Ludovic Lancien, Les oubliés de Dieu

Un thème peu courant 

C’est un roman noir, très noir, qui n’épargne per­sonne. Si le thème prin­ci­pal concerne des humains exclus d’une vie « nor­male », ces « oubliés de Dieu » à cause de leur méta­bo­lisme, de leur évo­lu­tion phy­sique dif­fé­rente, le reste des pro­ta­go­nistes n’est pas mieux loti, tels les membres de l’équipe poli­cière.
Si, en temps nor­mal « la vie n’est pas un long fleuve tran­quille », le roman­cier passe au tor­rent tumul­tueux pour cer­tains de ses inter­ve­nants. Entre un passé com­pli­qué et trau­ma­ti­sant, entre des situa­tions fami­liales dégra­dées, dou­lou­reuses, les per­son­nages souffrent

En pro­logue, un jeune gar­çon, sous la cani­cule de juillet, a les yeux brû­lés par le soleil alors que son épi­derme se liqué­fie.
Caro­line, deman­dée la veille en mariage par Marc, arrive chez le Dr Richard Mie­vel où elle office comme secré­taire médi­cale. Un patient est déjà là. Elle ouvre la porte du cabi­net, découvre le corps déchi­queté de son employeur et s’évanouit.
Le com­man­dant Blasco, du Bas­tion, et son équipe sont char­gés de l’affaire. Outre le chef, dit Le Bélier, le groupe est com­posé de Gabriel Darui, Noé­mie Egawa et Jérémy Perrin.

Dans l’œil crevé le légiste trouve un petit escar­got. Der­rière le paravent, un pentacle à tête de bouc a été des­siné et une forte odeur d’urine retient l’attention, d’autant que celle-ci a une cou­leur peu com­mune. Si le télé­phone a l’écran fra­cassé, un mes­sage enre­gis­tré en brouillon se laisse lire mais le des­ti­na­taire reste inconnu. Sur l’agenda un nom et un pré­nom sont entou­rés d’un trait ner­veux, ponc­tués de points d’exclamation.
Gabriel et Jérémy sont char­gés de pré­ve­nir  l’épouse du défunt. Ils trouvent Sophie Mie­vel en colère. Elle finit par leur ouvrir le bureau de son mari, dont le contenu sur­prend les enquê­teurs. Celui-ci, explique-t-elle, était pas­sionné par les bizar­re­ries du monde, par ce qui reste inex­pli­cable.

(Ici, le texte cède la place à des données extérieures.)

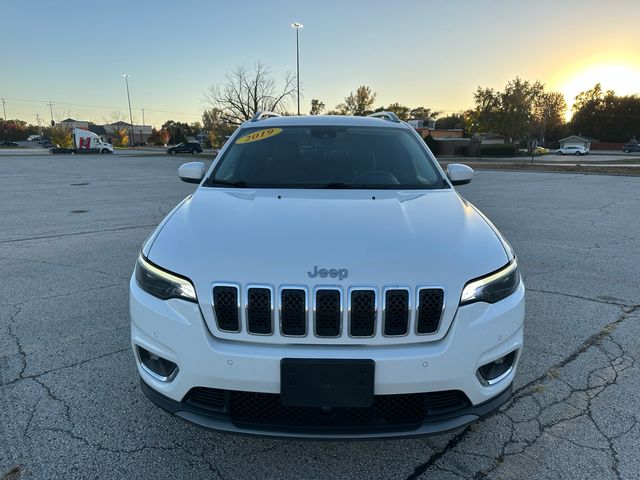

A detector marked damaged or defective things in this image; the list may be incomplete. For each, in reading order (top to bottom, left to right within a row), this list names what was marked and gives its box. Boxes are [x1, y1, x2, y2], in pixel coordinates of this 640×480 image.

crack in asphalt [408, 306, 636, 478]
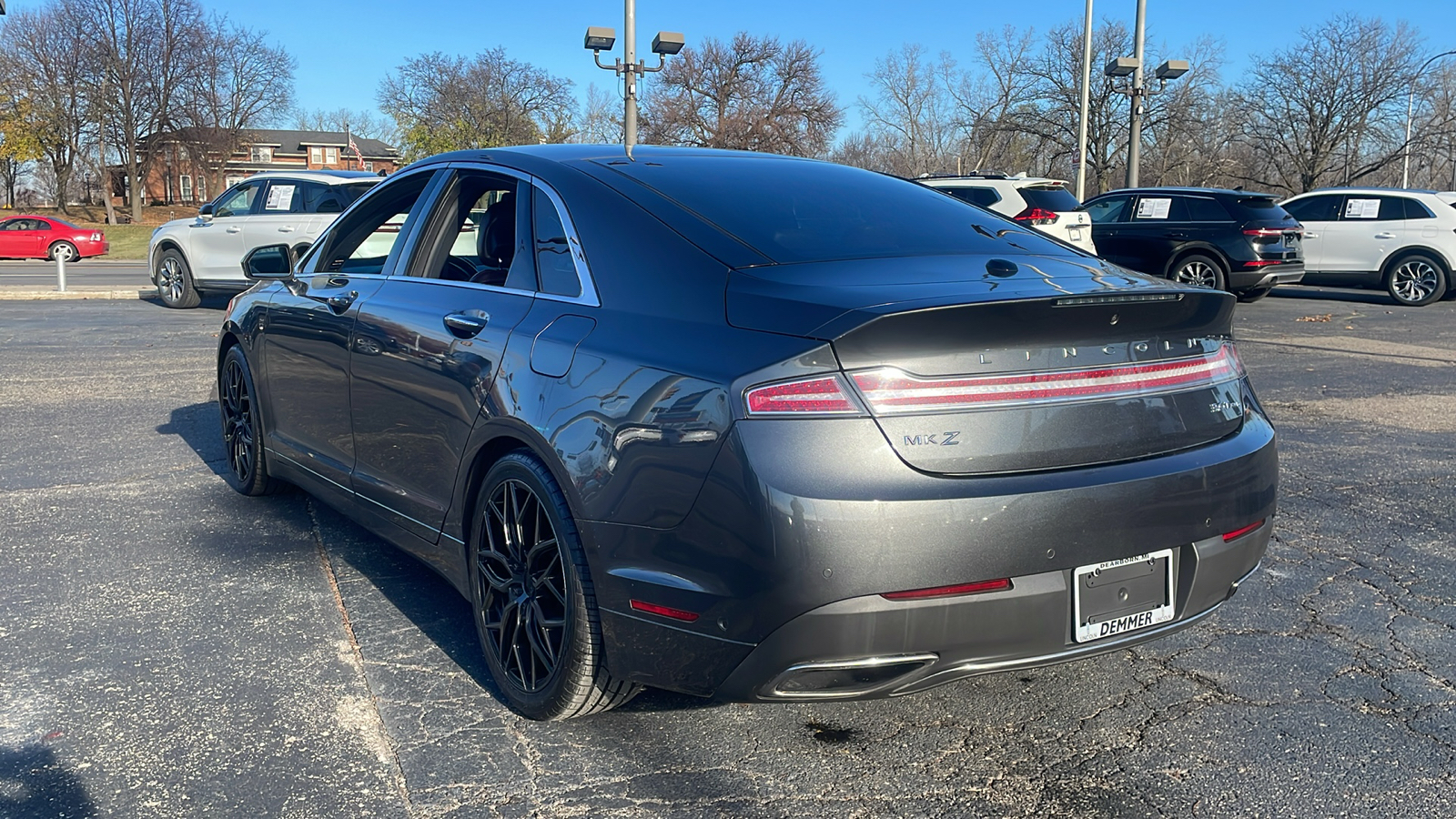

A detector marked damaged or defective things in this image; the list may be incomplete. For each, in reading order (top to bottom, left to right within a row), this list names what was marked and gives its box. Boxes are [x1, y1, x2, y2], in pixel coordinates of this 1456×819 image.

cracked pavement [0, 289, 1450, 810]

Il étu­diait les cryp­tides et était féru de téra­to­lo­gie, cette science des monstres.
Mais, ce qu’ils découvrent dans la vie occulte du méde­cin, de la vie de ces êtres atteint de mala­dies, de mal­for­ma­tions, les glacent…

Ludo­vic Lan­cien s’attache à ces êtres sou­mis aux caprices de la nature et à l’exploitation que d’aucuns peuvent en faire. Il brosse un uni­vers mor­bide où l’appât du gain, la bas­sesse, l’immoralité amènent à des situa­tions dra­ma­tiques tant phy­si­que­ment que psy­chi­que­ment. Le roman­cier, en s’appuyant sur la téra­to­lo­gie, donne une vision de cet uni­vers sou­ter­rain, des dérives et des drames qui peuvent se pro­duire.
Il décrit des actions dif­fi­ciles n’omettant aucun détail, ce qui rend cer­taines scènes à la limite du sou­te­nable. Il évoque des expé­riences extrêmes, le tou­risme noir, place des fêlures, des frac­tures, des bles­sures dans les per­son­na­li­tés. On pour­rait pen­ser, après la lec­ture de ce livre, que la voca­tion de poli­cier serait la recherche d’une rémis­sion, d’une rédemption.

En revanche, il décrit avec réa­lisme, avec doigté, la pro­gres­sion de ces mala­dies mor­telles comme le can­cer, leurs avan­cées, l’impuissance à les com­battre, tant de la part du malade que des proches qui enragent d’être inef­fi­caces, de voir l’être aimé s’épuiser de jour en jour.
Avec tous ces élé­ments, Ludo­vic Lan­cien conçoit une intrigue forte, tou­jours en ten­sion, ser­vie par des cha­pitres courts, un pas­sage rapide entre les dif­fé­rents pro­ta­go­nistes et une capa­cité nar­ra­tive appréciable.

serge per­raud

Ludo­vic Lan­cien, Les oubliés de Dieu, Hugo poche n° 255, coll. “Sus­pense”, novembre 2020, 496 p. – 7,60 €.